§ Selected text:
§

Some SiAATs actively responded to various abiotic stresses
The qRT-PCR results of JG21 and the transcriptome data of the foxtail millet cultivars of Yugu1 and Yugu2 showed a relatively consistent trend of a similar response of SiAAT genes to abiotic stress (Fig. 12a). The qRT-PCR analysis of 12 SiAATs in foxtail millet seedlings (15 days after sowing) to simulated drought (20% PEG 6000, 1 h and 5 h) and salt (200 mM NaCl, 1 h and 5 h) revealed that various subfamilies of SiAATs responded differently to abiotic stresses (Fig. 12b). Seven SiAAT genes were up-regulated more than 5 times after drought or salt stress, of which SiANT1 was up-regulated by about 60 times at 5 h after drought stress. SiANT1, SiCAT10 and SiATLa1 were mainly induced by drought stress, and their expression all reached the highest levels at 5 h after drought treatment. Except for SiAUX2 and SiATLb5, the other 7 SiAAT genes reached their highest expression levels at the late stage of salt stress (5 h). SiLHT12, SiATLb1 and SiLAT3 were specifically and strongly induced by long-time salt stress, while SiANT1, SiATLa1 and SiATLb5 had similar expression patterns under both drought and salt stresses.

§

§ Questions:
1. In the SiAAT passage, by about how many times was SiANT1 up-regulated at 5 h after drought stress?
2. Please say whether each statement agrees with the SiAAT passage, giving yes or no and quoting the deciding words: (a) Salt stress was simulated with 200 mM NaCl. (b) SiLHT12 was mainly induced by drought stress. (c) The seedlings tested were 30 days after sowing.
3. Translate this sentence from the SiAAT passage into Spanish: "SiANT1, SiCAT10 and SiATLa1 were mainly induced by drought stress, and their expression all reached the highest levels at 5 h after drought treatment."
Use only the SiAAT passage to answer.

(Stored data)
§

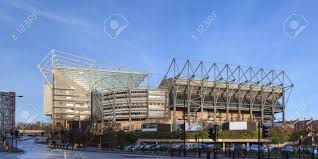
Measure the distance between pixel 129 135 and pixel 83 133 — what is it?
15.1m

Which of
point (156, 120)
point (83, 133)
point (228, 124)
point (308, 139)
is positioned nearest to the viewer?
point (308, 139)

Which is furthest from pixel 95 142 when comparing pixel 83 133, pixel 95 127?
pixel 95 127

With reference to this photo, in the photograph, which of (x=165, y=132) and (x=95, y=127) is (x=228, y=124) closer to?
(x=165, y=132)

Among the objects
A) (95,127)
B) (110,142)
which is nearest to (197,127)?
(95,127)

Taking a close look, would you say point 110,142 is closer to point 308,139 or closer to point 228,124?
point 308,139

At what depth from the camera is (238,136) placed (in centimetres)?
16725

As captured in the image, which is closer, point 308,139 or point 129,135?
point 308,139

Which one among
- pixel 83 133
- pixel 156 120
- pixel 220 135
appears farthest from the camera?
Answer: pixel 156 120

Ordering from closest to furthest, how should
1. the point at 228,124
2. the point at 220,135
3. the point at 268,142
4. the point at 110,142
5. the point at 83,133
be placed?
the point at 110,142 → the point at 83,133 → the point at 268,142 → the point at 220,135 → the point at 228,124

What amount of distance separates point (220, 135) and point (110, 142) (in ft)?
188

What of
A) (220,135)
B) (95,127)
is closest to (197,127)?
(220,135)

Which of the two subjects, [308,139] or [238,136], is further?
[238,136]

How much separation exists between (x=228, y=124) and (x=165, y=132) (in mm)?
27438

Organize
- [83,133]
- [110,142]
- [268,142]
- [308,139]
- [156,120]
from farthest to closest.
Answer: [156,120] < [268,142] < [83,133] < [308,139] < [110,142]
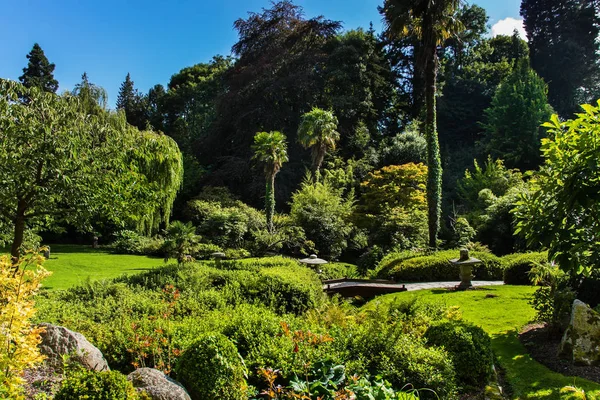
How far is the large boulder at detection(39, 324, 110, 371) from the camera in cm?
458

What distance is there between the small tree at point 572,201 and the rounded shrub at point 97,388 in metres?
5.22

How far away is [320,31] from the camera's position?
117 feet

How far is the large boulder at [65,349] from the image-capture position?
458 centimetres

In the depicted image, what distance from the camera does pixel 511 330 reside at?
323 inches

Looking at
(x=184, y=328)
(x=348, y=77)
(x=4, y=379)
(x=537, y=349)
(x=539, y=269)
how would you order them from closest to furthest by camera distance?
1. (x=4, y=379)
2. (x=184, y=328)
3. (x=537, y=349)
4. (x=539, y=269)
5. (x=348, y=77)

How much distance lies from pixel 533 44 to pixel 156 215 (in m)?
40.8

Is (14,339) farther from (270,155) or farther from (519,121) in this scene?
(519,121)

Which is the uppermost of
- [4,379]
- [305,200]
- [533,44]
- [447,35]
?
[533,44]

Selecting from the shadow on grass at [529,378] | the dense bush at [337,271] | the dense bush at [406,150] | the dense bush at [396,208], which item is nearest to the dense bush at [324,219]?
the dense bush at [396,208]

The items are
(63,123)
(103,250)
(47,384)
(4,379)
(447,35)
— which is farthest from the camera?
(103,250)

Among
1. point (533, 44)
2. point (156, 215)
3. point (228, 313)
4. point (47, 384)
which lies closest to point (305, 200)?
point (156, 215)

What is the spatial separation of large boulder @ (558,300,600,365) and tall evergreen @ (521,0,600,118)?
40.4 meters

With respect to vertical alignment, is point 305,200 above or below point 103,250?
above

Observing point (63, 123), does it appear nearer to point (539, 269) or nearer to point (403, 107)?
point (539, 269)
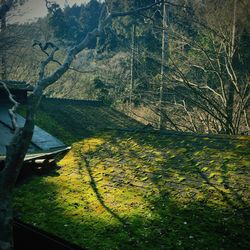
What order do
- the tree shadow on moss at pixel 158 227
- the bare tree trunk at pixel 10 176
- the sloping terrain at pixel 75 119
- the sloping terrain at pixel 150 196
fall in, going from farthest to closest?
the sloping terrain at pixel 75 119 < the sloping terrain at pixel 150 196 < the tree shadow on moss at pixel 158 227 < the bare tree trunk at pixel 10 176

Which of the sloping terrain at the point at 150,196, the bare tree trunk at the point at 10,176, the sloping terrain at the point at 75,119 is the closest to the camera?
the bare tree trunk at the point at 10,176

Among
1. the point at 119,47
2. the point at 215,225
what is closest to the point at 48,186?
the point at 215,225

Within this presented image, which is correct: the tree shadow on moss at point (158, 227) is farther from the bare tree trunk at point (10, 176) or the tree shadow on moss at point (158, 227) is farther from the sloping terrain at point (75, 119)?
the sloping terrain at point (75, 119)

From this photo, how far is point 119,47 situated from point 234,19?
92.7ft

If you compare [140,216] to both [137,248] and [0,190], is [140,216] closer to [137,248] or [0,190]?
[137,248]

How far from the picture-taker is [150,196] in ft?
18.8

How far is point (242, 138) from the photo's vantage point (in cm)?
771

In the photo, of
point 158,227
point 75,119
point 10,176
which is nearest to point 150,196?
point 158,227

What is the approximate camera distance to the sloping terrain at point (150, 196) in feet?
14.3

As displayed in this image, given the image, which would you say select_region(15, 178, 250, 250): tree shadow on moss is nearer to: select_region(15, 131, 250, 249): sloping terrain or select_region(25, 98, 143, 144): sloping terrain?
select_region(15, 131, 250, 249): sloping terrain

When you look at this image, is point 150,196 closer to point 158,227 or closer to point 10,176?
point 158,227

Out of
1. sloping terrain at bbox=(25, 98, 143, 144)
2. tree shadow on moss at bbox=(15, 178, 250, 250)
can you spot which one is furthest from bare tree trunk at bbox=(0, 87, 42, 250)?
sloping terrain at bbox=(25, 98, 143, 144)

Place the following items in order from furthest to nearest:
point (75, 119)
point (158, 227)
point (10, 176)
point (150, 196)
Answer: point (75, 119), point (150, 196), point (158, 227), point (10, 176)

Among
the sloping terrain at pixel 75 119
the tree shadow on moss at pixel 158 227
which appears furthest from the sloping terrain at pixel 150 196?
the sloping terrain at pixel 75 119
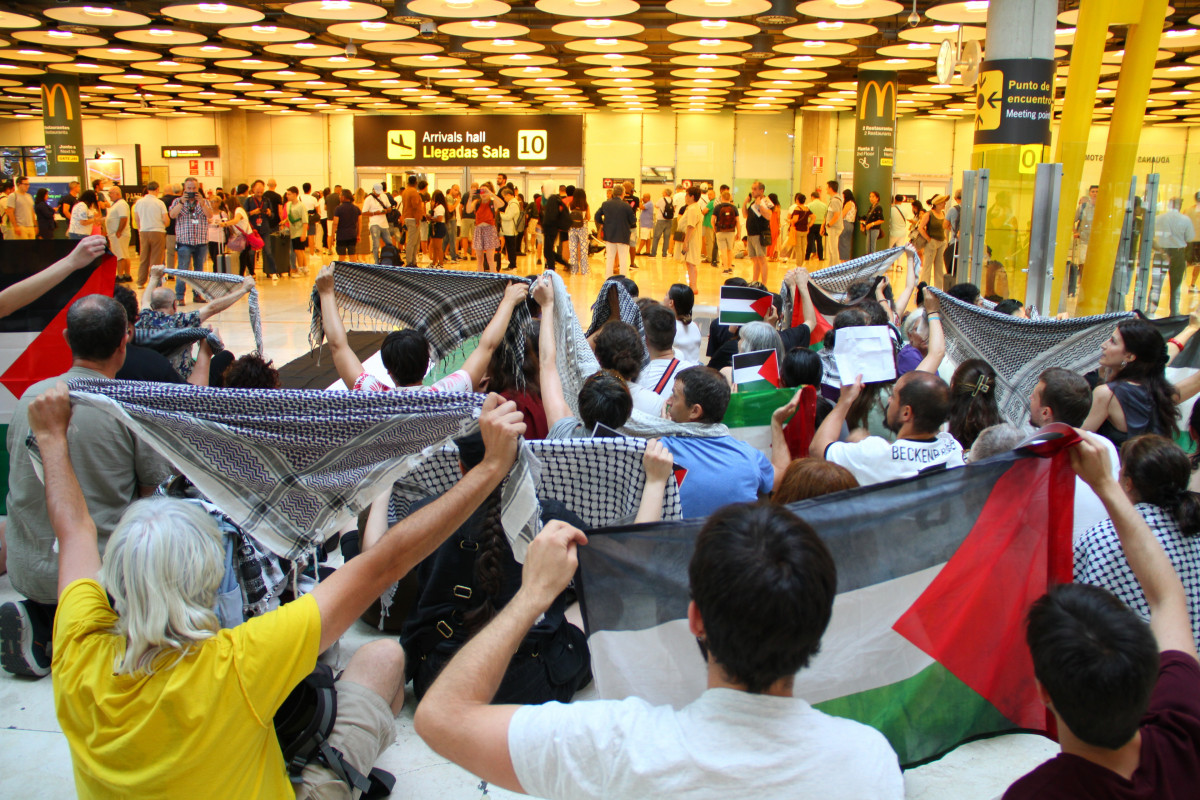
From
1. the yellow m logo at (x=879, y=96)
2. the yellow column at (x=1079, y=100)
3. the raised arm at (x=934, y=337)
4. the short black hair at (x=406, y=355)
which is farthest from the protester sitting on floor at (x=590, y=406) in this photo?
the yellow m logo at (x=879, y=96)

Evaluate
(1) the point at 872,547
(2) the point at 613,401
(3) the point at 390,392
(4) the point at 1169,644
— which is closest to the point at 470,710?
(3) the point at 390,392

§

§ Responses to the tasks:
1. About 60 times.

2.
(a) Yes: "salt (200 mM NaCl, 1 h and 5 h)"
(b) No: "SiLHT12, SiATLb1 and SiLAT3 were specifically and strongly induced by long-time salt stress"
(c) No: "(15 days after sowing)"

3. SiANT1, SiCAT10 y SiATLa1 fueron inducidos principalmente por el estrés por sequía, y su expresión alcanzó en todos los casos los niveles más altos a las 5 h del tratamiento de sequía.